▶ TEXTO
=-=-=

Acordei nesta segunda-feira em ressaca cívica. Milhões de brasileiros proporcionaram com o 13 de Março, nas mobilizações de ontem, um dia para entrar na História. Nas semanas anteriores, o PT e seus sequazes batiam tambores mentais pedindo chuvas no Rio de Janeiro, enxurradas em São Paulo, vendavais no Rio Grande do Sul. Mas São Pedro mostrou quem manda. Aqui em Porto Alegre, onde escrevo, 140 mil pessoas promoveram a maior manifestação da história da cidade. Homenageavam gente respeitável, patriotas de valor, como Sérgio Moro, os promotores da Lava Jato e policiais da PF naquela força-tarefa. Noutra praça da cidade, pequeno grupo de militantes a soldo reverenciava criminosos condenados e outros cidadãos em vias de. São pessoas que odeiam a dignidade de Sérgio Moro e amam Ricardo Lewandowsky, Roberto Barroso, Dias Toffoli, entre outros daquele puxadinho do PT em que foi transformado o STF.

=-=-=

▶ MATERIAL DE ORIGEM

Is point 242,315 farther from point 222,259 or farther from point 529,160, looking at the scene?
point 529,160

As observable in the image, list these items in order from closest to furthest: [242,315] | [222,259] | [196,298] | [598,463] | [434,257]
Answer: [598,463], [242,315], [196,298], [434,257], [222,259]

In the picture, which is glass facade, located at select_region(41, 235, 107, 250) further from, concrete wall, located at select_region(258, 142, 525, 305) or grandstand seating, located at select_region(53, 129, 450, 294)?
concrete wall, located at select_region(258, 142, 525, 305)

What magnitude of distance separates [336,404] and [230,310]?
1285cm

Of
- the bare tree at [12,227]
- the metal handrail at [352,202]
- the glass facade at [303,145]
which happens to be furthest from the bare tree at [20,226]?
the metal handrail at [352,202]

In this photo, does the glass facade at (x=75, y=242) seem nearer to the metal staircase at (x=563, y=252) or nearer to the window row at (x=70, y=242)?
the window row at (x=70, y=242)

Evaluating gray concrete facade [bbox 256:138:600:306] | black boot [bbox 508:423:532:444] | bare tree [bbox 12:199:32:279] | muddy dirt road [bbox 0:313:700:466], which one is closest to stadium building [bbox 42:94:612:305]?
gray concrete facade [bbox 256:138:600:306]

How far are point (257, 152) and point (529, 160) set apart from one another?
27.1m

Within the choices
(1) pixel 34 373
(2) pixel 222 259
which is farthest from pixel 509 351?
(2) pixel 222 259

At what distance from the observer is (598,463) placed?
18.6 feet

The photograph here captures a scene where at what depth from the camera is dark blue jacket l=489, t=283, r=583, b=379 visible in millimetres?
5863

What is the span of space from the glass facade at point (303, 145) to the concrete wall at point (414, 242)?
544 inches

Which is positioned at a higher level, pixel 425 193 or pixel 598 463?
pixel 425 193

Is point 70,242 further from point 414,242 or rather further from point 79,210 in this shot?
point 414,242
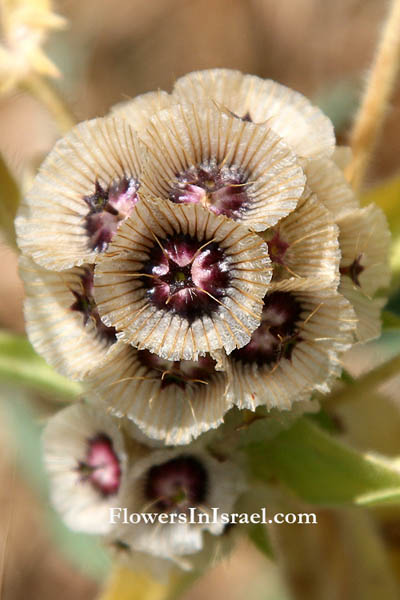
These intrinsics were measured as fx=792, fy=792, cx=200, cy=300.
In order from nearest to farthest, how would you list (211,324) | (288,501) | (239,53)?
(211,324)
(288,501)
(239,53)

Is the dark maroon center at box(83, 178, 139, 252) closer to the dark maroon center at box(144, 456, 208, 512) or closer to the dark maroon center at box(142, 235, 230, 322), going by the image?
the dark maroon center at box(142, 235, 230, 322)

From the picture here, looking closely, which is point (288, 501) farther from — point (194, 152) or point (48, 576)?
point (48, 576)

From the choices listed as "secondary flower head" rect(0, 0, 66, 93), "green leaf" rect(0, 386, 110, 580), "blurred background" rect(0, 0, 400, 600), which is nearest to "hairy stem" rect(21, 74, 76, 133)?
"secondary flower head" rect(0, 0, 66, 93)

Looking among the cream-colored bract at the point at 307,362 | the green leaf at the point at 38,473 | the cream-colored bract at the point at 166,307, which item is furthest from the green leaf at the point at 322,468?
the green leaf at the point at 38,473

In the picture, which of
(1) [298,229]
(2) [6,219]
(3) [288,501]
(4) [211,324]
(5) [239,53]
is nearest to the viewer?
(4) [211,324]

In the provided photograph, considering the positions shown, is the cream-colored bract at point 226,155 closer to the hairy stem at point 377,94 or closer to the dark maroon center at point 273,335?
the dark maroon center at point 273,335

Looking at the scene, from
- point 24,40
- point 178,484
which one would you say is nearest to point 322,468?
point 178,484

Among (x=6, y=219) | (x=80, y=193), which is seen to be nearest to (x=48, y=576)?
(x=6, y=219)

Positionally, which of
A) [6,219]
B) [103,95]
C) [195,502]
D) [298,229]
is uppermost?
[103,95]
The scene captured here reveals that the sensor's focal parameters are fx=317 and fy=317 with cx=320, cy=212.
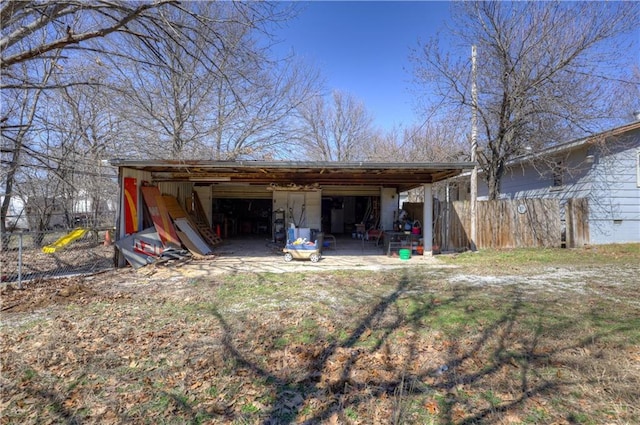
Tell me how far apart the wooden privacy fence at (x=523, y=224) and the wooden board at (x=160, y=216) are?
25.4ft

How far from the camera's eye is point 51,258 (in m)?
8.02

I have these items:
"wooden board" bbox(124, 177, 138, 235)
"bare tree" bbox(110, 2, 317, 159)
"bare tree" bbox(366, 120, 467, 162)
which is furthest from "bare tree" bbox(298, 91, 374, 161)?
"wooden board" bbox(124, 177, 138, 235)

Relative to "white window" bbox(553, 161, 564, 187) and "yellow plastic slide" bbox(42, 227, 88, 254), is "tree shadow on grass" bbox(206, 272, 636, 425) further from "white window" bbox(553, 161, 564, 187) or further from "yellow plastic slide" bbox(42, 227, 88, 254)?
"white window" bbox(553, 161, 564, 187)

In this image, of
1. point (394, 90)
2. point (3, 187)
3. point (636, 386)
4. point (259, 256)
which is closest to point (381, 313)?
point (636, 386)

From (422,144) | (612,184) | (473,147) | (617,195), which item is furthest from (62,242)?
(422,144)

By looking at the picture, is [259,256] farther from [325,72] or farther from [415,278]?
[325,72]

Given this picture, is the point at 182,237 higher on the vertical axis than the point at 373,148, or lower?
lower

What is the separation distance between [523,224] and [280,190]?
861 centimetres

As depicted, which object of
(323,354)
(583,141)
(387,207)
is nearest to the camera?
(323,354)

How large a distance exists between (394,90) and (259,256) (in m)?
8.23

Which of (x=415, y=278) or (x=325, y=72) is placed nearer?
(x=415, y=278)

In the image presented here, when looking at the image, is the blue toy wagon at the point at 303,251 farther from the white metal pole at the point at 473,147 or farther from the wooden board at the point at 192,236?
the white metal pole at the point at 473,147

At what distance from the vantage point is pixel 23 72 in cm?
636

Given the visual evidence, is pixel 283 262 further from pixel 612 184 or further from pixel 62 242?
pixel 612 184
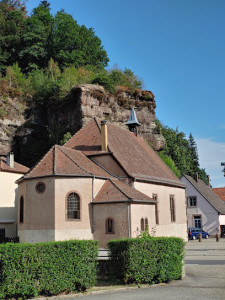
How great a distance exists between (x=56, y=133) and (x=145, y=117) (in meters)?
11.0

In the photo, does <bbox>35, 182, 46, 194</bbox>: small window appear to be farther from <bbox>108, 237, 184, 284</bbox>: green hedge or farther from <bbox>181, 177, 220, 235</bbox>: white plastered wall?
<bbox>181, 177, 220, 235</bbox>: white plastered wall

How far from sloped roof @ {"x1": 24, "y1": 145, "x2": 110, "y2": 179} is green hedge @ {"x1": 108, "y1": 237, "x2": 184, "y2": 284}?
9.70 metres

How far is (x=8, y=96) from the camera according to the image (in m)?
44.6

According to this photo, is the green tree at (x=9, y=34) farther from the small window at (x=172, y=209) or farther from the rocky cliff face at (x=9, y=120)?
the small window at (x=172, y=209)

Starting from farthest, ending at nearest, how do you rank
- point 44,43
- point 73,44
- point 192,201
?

=-=-=

▶ TAREFA 1
Reproduza sem alterações o trecho dos registros que vai da linha que contém "Starting from farthest, ending" até o fim dos registros, com as duas pontas incluídas.
▶ TAREFA 2
Dê continuidade ao texto sobre as manifestações de 13 de março a partir do ponto em que ele termina.
Os registros não têm relação alguma com o texto sobre as manifestações de 13 de março.

▶ RESULTADO DO EXERCÍCIO 1
Starting from farthest, ending at nearest, how do you rank
- point 44,43
- point 73,44
- point 192,201
?

▶ RESULTADO DO EXERCÍCIO 2
Cada um de nós, tendo participado dessas manifestações, dirá um dia a seus filhos e netos, lendo as páginas da História: "Eu estive lá! Eu não me omiti! Eu cumpri meu dever de cidadão para com meu país e seu povo! Eu não me acovardei ante o falso rugido dos autênticos gatos!"
Enquanto participava da manifestação aqui em Porto Alegre, tive a clara percepção de que o grito das ruas produzia movimentos nas encruadas instituições. Rangiam velhas tábuas, estalavam dobradiças. Algo está para acontecer. O marasmo chega ao fim.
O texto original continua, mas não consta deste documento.